Information provided:
----
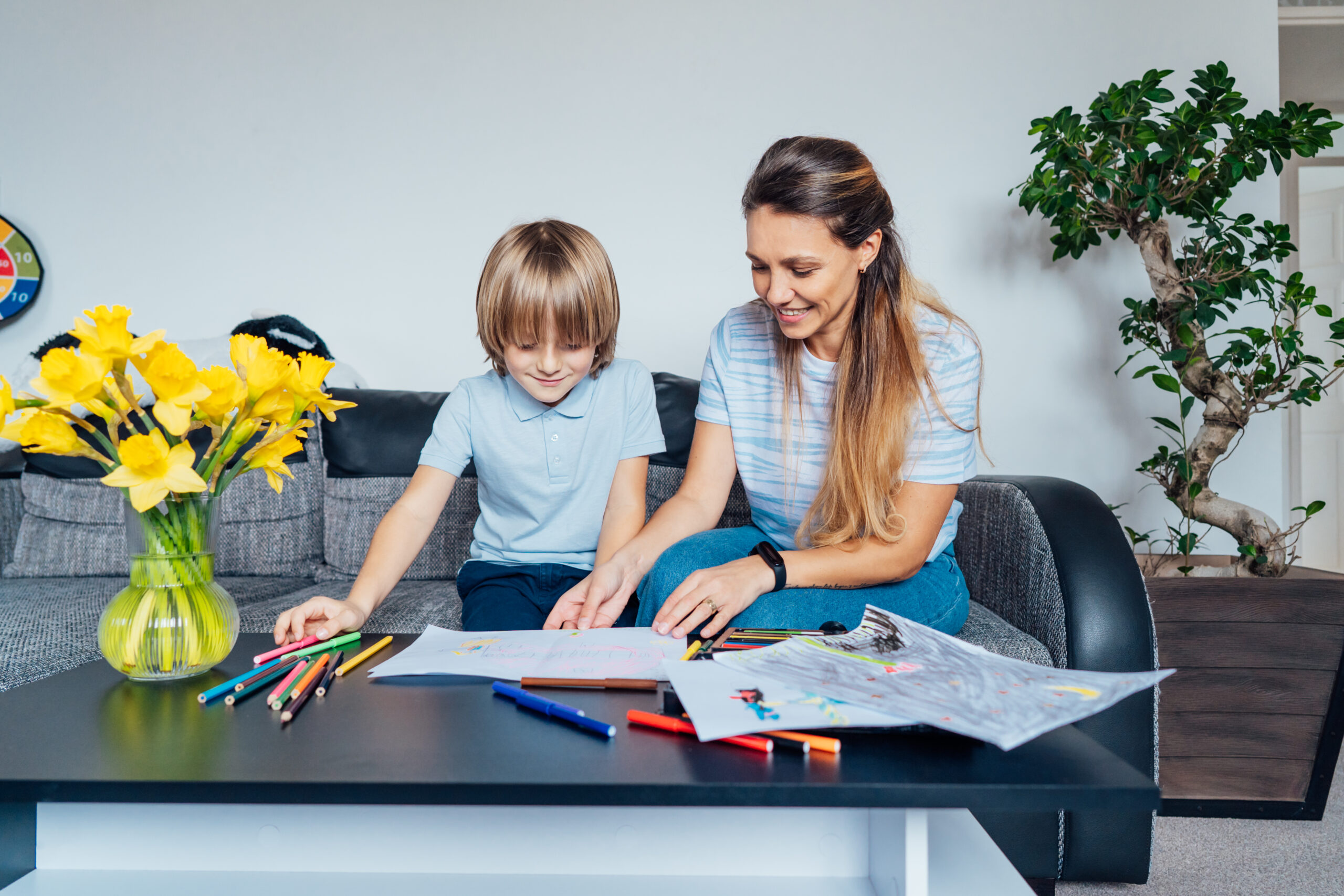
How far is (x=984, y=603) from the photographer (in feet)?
----
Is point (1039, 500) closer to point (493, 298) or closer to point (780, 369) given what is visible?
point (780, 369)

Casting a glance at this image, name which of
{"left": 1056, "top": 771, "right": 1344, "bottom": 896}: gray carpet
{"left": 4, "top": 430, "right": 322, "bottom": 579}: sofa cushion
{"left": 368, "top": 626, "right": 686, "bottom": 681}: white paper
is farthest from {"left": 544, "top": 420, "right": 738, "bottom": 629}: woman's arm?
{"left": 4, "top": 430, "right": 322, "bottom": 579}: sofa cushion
----
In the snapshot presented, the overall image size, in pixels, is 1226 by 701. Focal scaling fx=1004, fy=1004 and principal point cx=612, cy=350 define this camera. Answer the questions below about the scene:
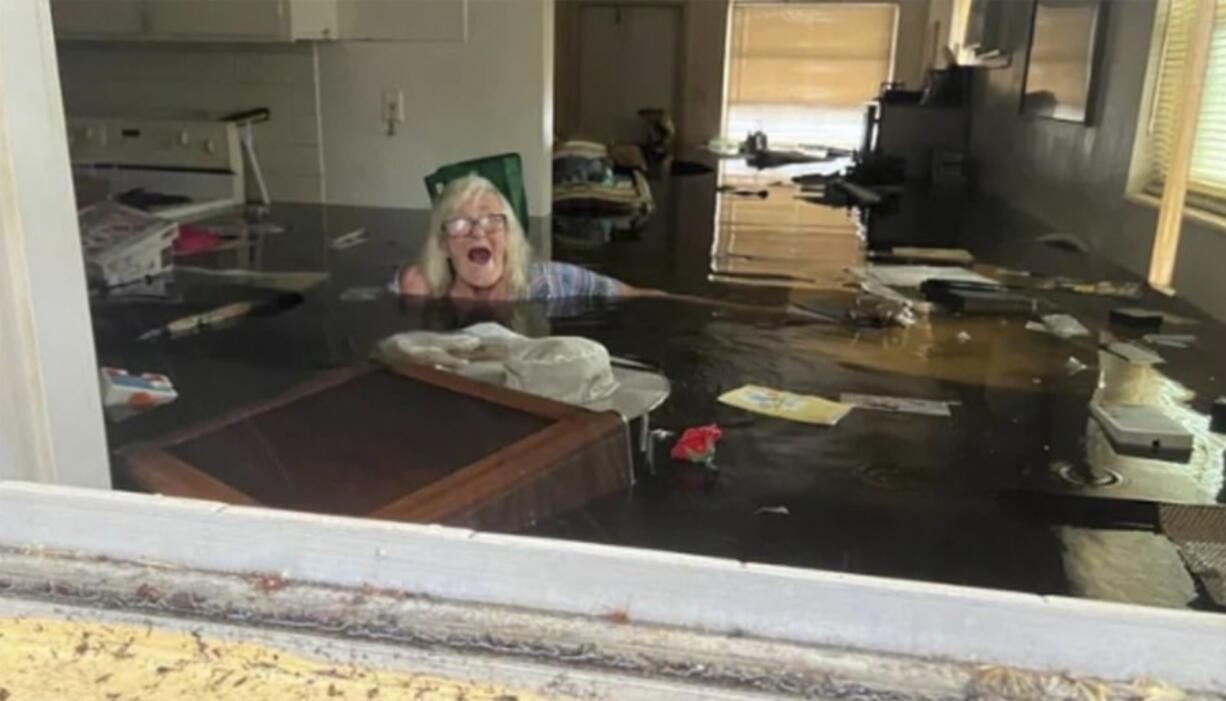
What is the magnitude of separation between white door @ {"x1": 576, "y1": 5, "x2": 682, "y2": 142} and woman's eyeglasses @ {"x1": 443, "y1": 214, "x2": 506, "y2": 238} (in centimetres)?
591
----
Problem: Pull out every line in the items above that contains the word "from" and copy each one in full.

Result for this task:
How far is (x=984, y=603) from the photographer (in feet)?
is farthest from {"left": 544, "top": 420, "right": 738, "bottom": 629}: woman's arm?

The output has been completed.